In Wien 1881 als Ida Klausner geboren, besuchte Ida Roland, wie ihr Künstlername lautete, in ihrer Heimatstadt die Schauspielschule und debütierte bereits mit 17 Jahren am Innsbrucker Stadttheater. Die vielsprachige und hochgebildete Mimin hatte zunächst Engagements in Ulm, Düsseldorf und Berlin, wo sie von 1905 bis 1908 unter Max Reinhardt am Deutschen Theater und am Hebbel-Theater wirkte. 1911 wechselte sie an die soeben gegründeten Münchner Kammerspiele, die damals von Eugen Robert geleitet wurden. Als ihre Verbindung zu ihm zerbrach, kehrte sie, vom verwöhnten Wiener Publikum gefeiert, in die Donaumetropole zurück, wo sie den aus Böhmen stammenden Richard Coudenhove-Kalergi, Sohn eines k.u.k. Diplomaten und einer Japanerin, traf und sich nicht nur für ihn, sondern auch für seine Ideen zur Schaffung von Vereinigten Staaten von Europa begeisterte. Diesem Ziel widmete sie fortan ihr ganzes Leben. Sie brachte ihren jungen Ehemann mit Künstlern, Intellektuellen und Schriftstellern in Verbindung, so mit Thomas Mann, Franz Werfel, Rainer Maria Rilke und Stefan Zweig, die zu Unterstützern der Paneuropa-Bewegung werden sollten. Ab 1915 trat sie wieder bei den Kammerspielen auf und lebte in der Münchner Romanstraße, unweit des Schlosses Nymphenburg, in dessen Kapelle der Hofkurat Graf Franz Walderdorff sie mit Coudenhove kirchlich traute.

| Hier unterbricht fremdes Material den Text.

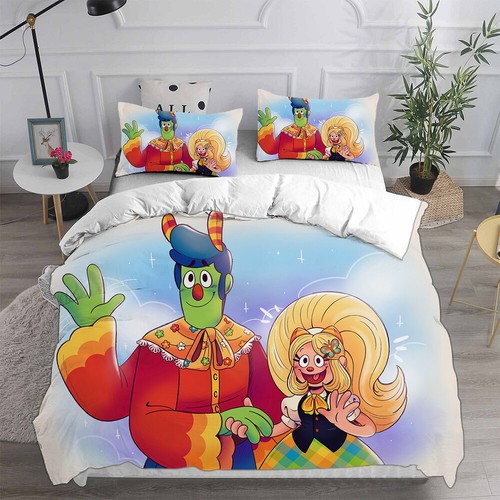 Welcome Home Wally Darling 3D Duvet Cover Bedding Set Pillowcase Quilt 2/3Pcs - Picture 33 of 41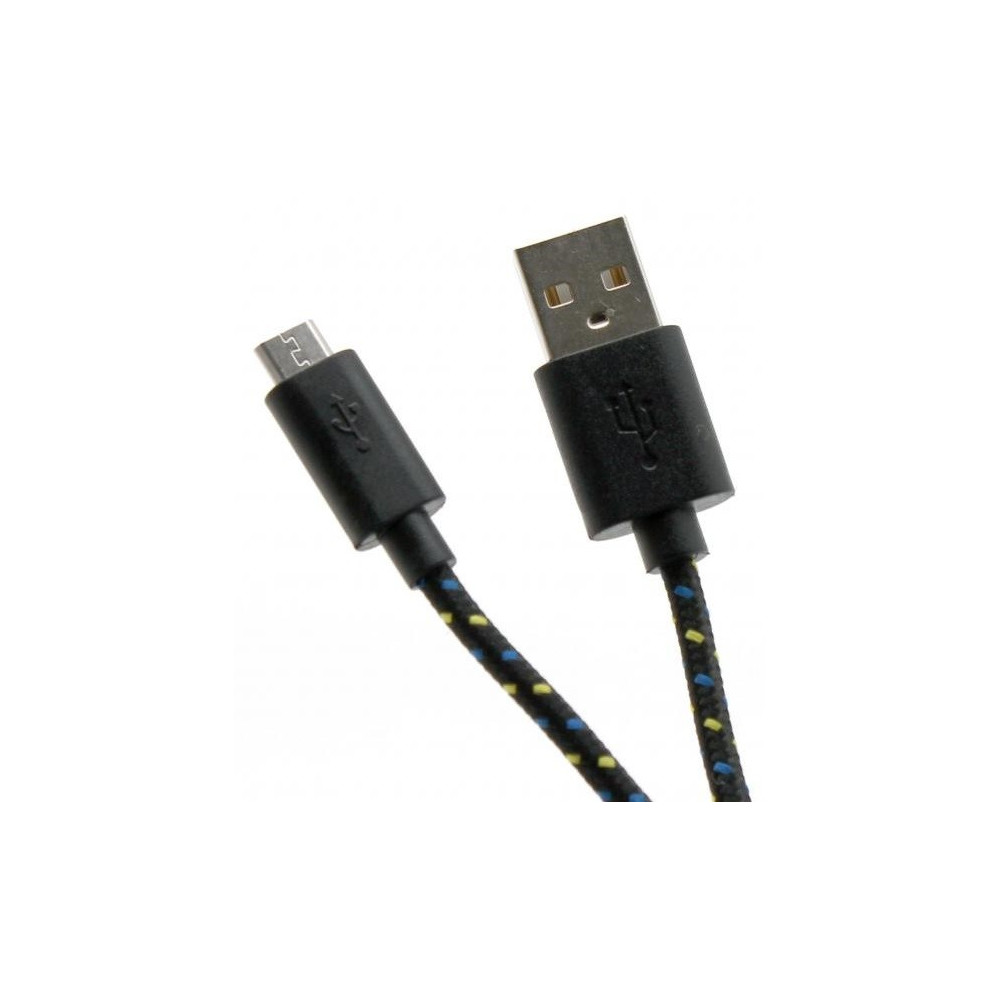 Câble USB Vers Micro USB / 1M / Noir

Die Ehe war ungemein glücklich, und Ida Roland organisierte und inszenierte 1926 im Wiener Konzerthaus den ersten Paneuropa-Kongreß mit mehr als zweitausend prominenten Teilnehmern aus 24 europäischen Ländern. Kultureller Höhepunkt dieser ersten Europa-Großveranstaltung der Geschichte war eine Gala-Vorstellung im Burgtheater, bei der sie die Titelrolle von Rostands "L'Aiglon" spielte. In den Folgejahren reiste das Ehepaar ununterbrochen durch ganz Europa, um Mitgliedsorganisationen der Paneuropa-Union aufzubauen, und hielt Kontakt zu den führenden Politikern dieser Zeit, allen voran zu Frankreichs für die Versöhnung mit dem "Erbfeind" Deutschland eintretendem Außen- und Premierminister Aristide Briand, der die Ehrenpräsidentschaft über die Paneuropa-Bewegung übernahm, und dem tschechoslowakischen Staatspräsidenten Tomáš Garrigue Masaryk, der wie die Mutter Ida Rolands im südostmährischen Göding/Hodonín geboren war.
1938 beim Anschluß Österreichs mußte das Ehepaar, von den Nationalsozialisten verfolgt, über die Schweiz nach Amerika fliehen, wo Coudenhove gemeinsam mit seinem späteren Nachfolger Otto von Habsburg beim US-Präsidenten Franklin D. Roosevelt für ein geeintes Europa als Friedensidee für die Nachkriegszeit eintrat. Ida und Richard Coudenhove organisierten einen vielbeachteten Exilkongreß der Paneuropa-Union an der New Yorker Universität, um die amerikanische Öffentlichkeit aufzurütteln. Unmittelbar nach Kriegsende rief Ida Roland in den USA gemeinsam mit der exilierten Kaiserin Zita von Österreich den "Austrian Relief", eine Hilfsorganisation zur Unterstützung der hungernden und frierenden Österreicher, ins Leben.
Wieder nach Europa übersiedelt, begann das Ehepaar, die Parlamente des freien Teils des Kontinents für die europäische Einigung zu mobilisieren. Die erste Frucht dieser Aktivitäten war 1949 die Gründung des Europarates in Straßburg.